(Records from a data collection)
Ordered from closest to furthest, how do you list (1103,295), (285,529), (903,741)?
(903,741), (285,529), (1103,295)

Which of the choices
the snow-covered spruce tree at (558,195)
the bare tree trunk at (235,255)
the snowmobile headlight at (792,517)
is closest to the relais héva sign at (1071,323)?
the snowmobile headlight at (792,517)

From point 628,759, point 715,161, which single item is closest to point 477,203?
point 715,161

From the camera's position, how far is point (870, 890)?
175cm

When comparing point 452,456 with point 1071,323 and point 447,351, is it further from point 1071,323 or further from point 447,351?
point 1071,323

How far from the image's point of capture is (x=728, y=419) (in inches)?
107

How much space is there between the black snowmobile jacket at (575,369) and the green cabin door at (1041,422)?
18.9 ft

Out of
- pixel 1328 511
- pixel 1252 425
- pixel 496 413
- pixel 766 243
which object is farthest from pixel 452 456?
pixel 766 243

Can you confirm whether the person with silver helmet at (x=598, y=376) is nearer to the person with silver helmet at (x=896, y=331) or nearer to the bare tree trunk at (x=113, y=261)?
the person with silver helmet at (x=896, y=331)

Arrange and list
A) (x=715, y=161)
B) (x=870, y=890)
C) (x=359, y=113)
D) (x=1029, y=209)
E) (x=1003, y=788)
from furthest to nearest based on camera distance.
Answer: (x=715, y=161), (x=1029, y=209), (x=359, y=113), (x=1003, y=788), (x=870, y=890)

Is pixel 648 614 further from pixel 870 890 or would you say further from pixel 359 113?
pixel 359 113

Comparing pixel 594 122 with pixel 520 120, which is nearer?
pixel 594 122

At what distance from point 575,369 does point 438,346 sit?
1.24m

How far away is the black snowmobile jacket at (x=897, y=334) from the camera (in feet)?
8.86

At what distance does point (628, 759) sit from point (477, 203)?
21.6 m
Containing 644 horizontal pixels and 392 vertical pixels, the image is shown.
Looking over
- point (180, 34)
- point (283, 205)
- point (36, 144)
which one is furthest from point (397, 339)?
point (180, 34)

> _EXERCISE GOAL_
Put every line of the records above into a Markdown table with the columns "Row" and "Line", numbering each row and leaving out the blank lines.

> _SOLUTION TO THE PROBLEM_
| Row | Line |
|---|---|
| 1 | Ordered from closest to furthest, how do you list (1103,295), (285,529), (903,741)? |
| 2 | (903,741), (285,529), (1103,295) |
| 3 | Which of the choices |
| 4 | the snow-covered spruce tree at (558,195) |
| 5 | the bare tree trunk at (235,255) |
| 6 | the snowmobile headlight at (792,517) |
| 7 | is closest to the relais héva sign at (1071,323)? |
| 8 | the snowmobile headlight at (792,517) |
| 9 | From point 628,759, point 715,161, which single item is closest to point 477,203? |
| 10 | point 715,161 |
| 11 | From the camera's position, how far is point (870, 890)? |
| 12 | 175cm |
| 13 | When comparing point 452,456 with point 1071,323 and point 447,351, is it further from point 1071,323 or further from point 447,351? |
| 14 | point 1071,323 |
| 15 | How far from the image's point of capture is (x=728, y=419) (in inches)? |
| 16 | 107 |
| 17 | How much space is there between the black snowmobile jacket at (575,369) and the green cabin door at (1041,422)? |
| 18 | 18.9 ft |
| 19 | Out of |
| 20 | - pixel 1328 511 |
| 21 | - pixel 1252 425 |
| 22 | - pixel 496 413 |
| 23 | - pixel 766 243 |
| 24 | which object is farthest from pixel 452 456? |
| 25 | pixel 766 243 |
| 26 | Can you confirm whether the person with silver helmet at (x=598, y=376) is nearer to the person with silver helmet at (x=896, y=331) or nearer to the bare tree trunk at (x=113, y=261)? |
| 27 | the person with silver helmet at (x=896, y=331) |
| 28 | Arrange and list |
| 29 | A) (x=715, y=161) |
| 30 | B) (x=870, y=890) |
| 31 | C) (x=359, y=113) |
| 32 | D) (x=1029, y=209) |
| 33 | E) (x=1003, y=788) |
| 34 | from furthest to nearest based on camera distance. |
| 35 | Answer: (x=715, y=161), (x=1029, y=209), (x=359, y=113), (x=1003, y=788), (x=870, y=890) |
| 36 | Is pixel 648 614 further from pixel 870 890 or would you say further from pixel 359 113? |
| 37 | pixel 359 113 |
| 38 | Comparing pixel 594 122 with pixel 520 120, which is nearer? |
| 39 | pixel 594 122 |
| 40 | At what distance from point 575,369 does point 438,346 sit? |
| 41 | 1.24m |
| 42 | How far away is the black snowmobile jacket at (x=897, y=334) from the camera (in feet)? |
| 43 | 8.86 |
| 44 | At what distance does point (628, 759) sit from point (477, 203)? |
| 45 | 21.6 m |
| 46 | Containing 644 horizontal pixels and 392 vertical pixels, the image is shown. |
| 47 | Looking over |
| 48 | - point (180, 34) |
| 49 | - point (283, 205) |
| 50 | - point (36, 144) |
| 51 | which one is furthest from point (397, 339)? |
| 52 | point (180, 34) |